> [Selected extract]
╔══

Proposed Conclusion for the Environment
The approach taken in this environmental screening assessment was to examine various supporting information and develop conclusions based on a weight of evidence approach as required under Section 76.1 of CEPA 1999. Particular consideration was given to risk quotient analyses and persistence, bioaccumulation and presence in the Canadian Arctic.
PFOS and its precursors are part of a larger chemical class of fluorochemicals typically referred to as perfluorinated alkyl compounds. This screening assessment of PFOS and its precursors defines PFOS precursors as substances containing the perfluorooctylsulfonyl (C8F17SO2) or C8F17SO3 moiety that have the potential to transform or degrade to PFOS. It includes, but is not limited to, PFOS and some 50 substances and precursors identified in Appendix 1. While the assessment did not consider additive effects of PFOS and all its precursors, it is recognized that precursors contribute to the ultimate loadings of PFOS. Precursors may also play a key role in the long-range transport of PFOS to remote areas.
Risk quotient analyses, integrating known or potential exposures with known or potential adverse environmental effects, were performed for PFOS (see Table 4). An analysis of exposure pathways and subsequent identification of sensitive receptors were used to select environmental assessment endpoints (e.g., adverse reproductive effects on sensitive fish species in a community). For each endpoint, a conservative Estimated Exposure Value (EEV) was selected based on empirical data from monitoring studies. Data from the Canadian and North American environment were used preferentially for EEVs. EEVs usually represented worst-case scenarios, as an indication of the potential for these substances to reach concentrations of concern and to identify areas where those concerns would be most likely.

╚══

> [Task requirements] Write out, word for word, the stretch of the PFOS assessment text from "Risk quotient analyses, integrating" through "be most likely.". The rows have no role in this exercise.

> [Records provided]
╔══

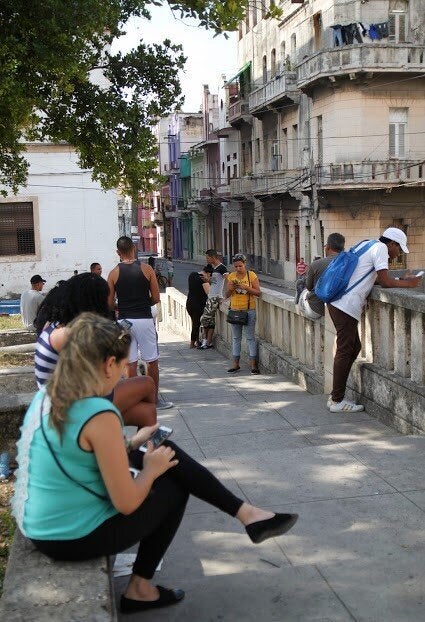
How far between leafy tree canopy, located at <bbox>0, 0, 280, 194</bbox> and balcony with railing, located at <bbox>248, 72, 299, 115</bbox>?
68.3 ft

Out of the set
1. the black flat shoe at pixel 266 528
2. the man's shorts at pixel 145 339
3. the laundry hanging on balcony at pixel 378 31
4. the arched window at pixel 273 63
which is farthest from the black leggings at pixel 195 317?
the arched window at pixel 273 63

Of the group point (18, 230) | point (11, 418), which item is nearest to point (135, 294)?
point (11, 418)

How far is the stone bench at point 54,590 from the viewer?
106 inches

╚══
╔══

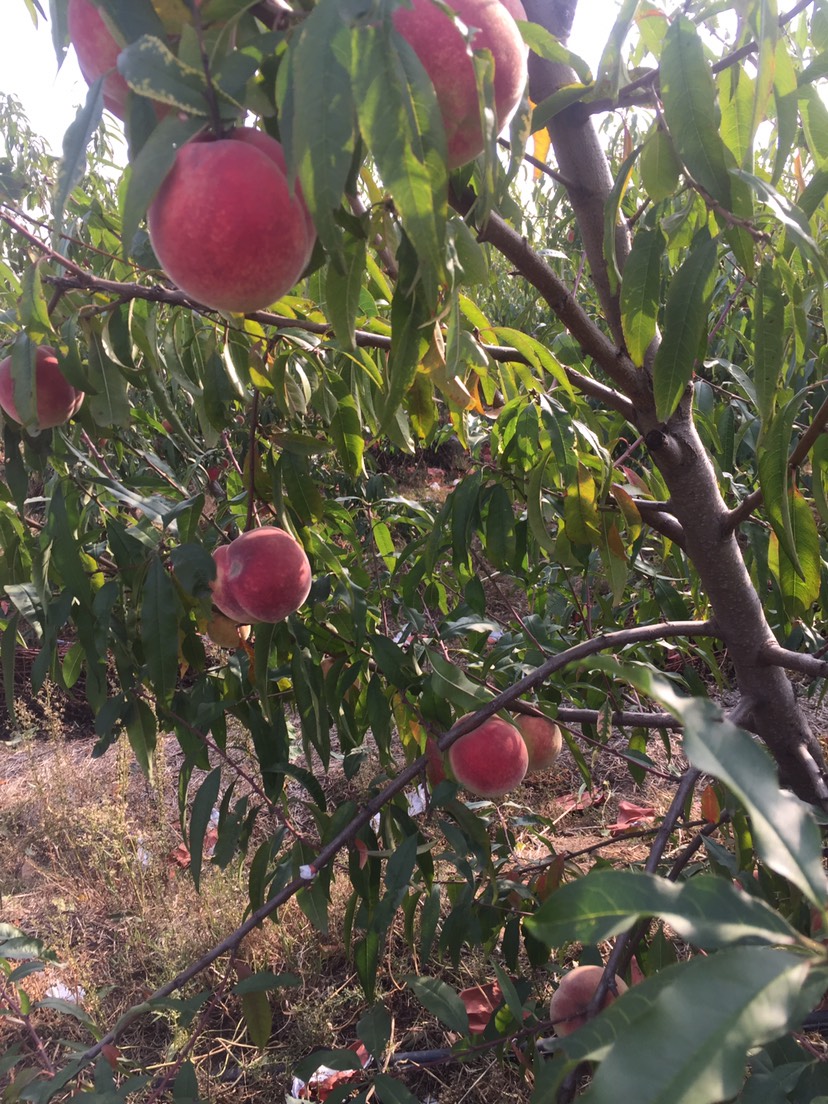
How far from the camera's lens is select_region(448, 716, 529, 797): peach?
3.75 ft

╚══
╔══

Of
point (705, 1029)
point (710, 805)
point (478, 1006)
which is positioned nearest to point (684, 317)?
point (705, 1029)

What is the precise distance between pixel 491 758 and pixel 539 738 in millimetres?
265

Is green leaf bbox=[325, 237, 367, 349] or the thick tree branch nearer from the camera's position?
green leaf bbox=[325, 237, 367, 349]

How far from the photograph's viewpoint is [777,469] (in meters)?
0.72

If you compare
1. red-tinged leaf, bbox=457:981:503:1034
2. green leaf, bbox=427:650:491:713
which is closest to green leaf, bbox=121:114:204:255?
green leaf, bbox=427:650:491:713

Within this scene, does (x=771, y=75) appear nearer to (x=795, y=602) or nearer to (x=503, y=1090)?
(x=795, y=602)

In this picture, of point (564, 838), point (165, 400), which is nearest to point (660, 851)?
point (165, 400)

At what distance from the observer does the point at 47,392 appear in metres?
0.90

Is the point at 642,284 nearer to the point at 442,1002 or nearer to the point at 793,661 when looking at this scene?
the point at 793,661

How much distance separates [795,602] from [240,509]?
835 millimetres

╚══

> [Solution]
Risk quotient analyses, integrating known or potential exposures with known or potential adverse environmental effects, were performed for PFOS (see Table 4). An analysis of exposure pathways and subsequent identification of sensitive receptors were used to select environmental assessment endpoints (e.g., adverse reproductive effects on sensitive fish species in a community). For each endpoint, a conservative Estimated Exposure Value (EEV) was selected based on empirical data from monitoring studies. Data from the Canadian and North American environment were used preferentially for EEVs. EEVs usually represented worst-case scenarios, as an indication of the potential for these substances to reach concentrations of concern and to identify areas where those concerns would be most likely.